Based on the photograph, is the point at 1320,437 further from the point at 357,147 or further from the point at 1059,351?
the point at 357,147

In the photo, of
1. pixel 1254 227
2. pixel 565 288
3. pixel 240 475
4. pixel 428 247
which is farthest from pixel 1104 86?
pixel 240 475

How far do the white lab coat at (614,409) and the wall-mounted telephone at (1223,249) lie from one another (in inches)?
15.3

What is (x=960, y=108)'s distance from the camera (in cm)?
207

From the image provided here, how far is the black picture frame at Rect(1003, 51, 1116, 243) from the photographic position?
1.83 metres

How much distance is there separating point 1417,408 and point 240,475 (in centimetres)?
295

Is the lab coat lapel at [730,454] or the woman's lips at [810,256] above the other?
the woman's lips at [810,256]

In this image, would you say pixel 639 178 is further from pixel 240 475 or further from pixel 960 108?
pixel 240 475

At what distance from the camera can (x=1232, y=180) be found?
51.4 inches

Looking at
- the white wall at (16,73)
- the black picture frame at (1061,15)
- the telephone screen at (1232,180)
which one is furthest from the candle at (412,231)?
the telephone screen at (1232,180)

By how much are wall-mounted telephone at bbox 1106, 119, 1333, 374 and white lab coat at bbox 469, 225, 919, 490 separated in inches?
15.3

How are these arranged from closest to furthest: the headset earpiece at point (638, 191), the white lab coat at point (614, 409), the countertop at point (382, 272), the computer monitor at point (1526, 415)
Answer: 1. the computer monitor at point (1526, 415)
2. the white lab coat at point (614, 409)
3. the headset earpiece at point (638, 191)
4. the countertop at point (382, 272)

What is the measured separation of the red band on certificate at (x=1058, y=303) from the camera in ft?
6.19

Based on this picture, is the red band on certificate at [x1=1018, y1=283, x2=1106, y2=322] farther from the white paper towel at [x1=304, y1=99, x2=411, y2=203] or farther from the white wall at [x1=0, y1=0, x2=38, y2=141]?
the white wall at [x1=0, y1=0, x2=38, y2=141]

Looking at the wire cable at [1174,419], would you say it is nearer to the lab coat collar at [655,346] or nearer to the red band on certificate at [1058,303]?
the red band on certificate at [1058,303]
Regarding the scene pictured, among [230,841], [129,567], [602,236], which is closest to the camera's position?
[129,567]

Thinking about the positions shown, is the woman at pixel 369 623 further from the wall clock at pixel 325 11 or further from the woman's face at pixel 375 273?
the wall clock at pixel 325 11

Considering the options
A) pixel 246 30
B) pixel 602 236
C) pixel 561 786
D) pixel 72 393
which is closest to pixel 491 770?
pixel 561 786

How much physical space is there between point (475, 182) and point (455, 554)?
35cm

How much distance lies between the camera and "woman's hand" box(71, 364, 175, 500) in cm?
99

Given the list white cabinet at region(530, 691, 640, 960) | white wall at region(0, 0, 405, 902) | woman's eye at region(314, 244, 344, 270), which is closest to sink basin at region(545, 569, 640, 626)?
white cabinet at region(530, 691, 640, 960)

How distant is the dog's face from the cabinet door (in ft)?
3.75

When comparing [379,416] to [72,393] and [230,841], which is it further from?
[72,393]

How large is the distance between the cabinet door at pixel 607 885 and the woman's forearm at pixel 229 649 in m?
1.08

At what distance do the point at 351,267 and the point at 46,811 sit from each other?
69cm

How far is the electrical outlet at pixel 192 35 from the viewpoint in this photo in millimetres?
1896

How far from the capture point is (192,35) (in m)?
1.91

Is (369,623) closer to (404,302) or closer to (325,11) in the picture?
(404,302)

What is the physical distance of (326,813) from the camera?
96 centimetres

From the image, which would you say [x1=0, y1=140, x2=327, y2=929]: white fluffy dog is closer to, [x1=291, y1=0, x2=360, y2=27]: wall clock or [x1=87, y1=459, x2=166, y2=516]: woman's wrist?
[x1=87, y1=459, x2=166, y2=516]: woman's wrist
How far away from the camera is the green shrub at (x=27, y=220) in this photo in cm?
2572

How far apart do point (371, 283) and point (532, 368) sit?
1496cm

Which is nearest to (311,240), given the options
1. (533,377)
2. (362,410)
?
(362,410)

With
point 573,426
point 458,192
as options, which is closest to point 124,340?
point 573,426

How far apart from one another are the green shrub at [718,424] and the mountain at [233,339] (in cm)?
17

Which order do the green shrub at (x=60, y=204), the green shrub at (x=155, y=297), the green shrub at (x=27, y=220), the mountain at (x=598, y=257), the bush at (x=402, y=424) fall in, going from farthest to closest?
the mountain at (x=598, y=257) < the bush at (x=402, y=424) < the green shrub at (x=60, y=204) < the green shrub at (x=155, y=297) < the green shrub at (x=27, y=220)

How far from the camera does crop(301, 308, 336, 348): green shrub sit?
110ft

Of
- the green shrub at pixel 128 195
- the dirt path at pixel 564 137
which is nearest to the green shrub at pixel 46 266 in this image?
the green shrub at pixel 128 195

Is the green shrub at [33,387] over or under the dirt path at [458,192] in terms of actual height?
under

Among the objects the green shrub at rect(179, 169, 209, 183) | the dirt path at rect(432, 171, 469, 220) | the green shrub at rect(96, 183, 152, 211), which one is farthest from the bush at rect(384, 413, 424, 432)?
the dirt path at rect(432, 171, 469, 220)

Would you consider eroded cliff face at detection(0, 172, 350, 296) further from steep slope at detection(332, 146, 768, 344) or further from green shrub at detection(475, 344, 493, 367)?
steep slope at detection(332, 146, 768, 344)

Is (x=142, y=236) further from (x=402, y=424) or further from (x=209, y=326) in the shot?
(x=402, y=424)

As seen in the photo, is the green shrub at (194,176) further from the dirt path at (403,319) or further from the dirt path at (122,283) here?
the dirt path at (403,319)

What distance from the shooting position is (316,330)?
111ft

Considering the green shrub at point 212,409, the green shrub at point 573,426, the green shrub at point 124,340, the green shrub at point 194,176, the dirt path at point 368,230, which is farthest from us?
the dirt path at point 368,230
....
# Exercise requirements
Rewrite the items from the line with "Is the green shrub at [33,387]" through the last item as a two-column CSV with the headers item and answer, one row per item. Put each field in quotation marks and replace any line breaks in a field with spaces.

# Reply to the task
item,answer
"Is the green shrub at [33,387] over or under the dirt path at [458,192] in terms of actual height?","under"
"Among the objects the green shrub at rect(179, 169, 209, 183) | the dirt path at rect(432, 171, 469, 220) | the green shrub at rect(96, 183, 152, 211), which one is farthest from the bush at rect(384, 413, 424, 432)?","the dirt path at rect(432, 171, 469, 220)"
"Would you consider eroded cliff face at detection(0, 172, 350, 296) further from steep slope at detection(332, 146, 768, 344) or further from green shrub at detection(475, 344, 493, 367)?","steep slope at detection(332, 146, 768, 344)"
"Is (x=142, y=236) further from (x=402, y=424) or further from (x=209, y=326) in the shot?","(x=402, y=424)"
"As seen in the photo, is the green shrub at (194,176) further from the dirt path at (403,319) or further from the dirt path at (122,283) here?","the dirt path at (403,319)"
"What distance from the shooting position is (316,330)?","111ft"
"Considering the green shrub at point 212,409, the green shrub at point 573,426, the green shrub at point 124,340, the green shrub at point 194,176, the dirt path at point 368,230, which is farthest from us?","the dirt path at point 368,230"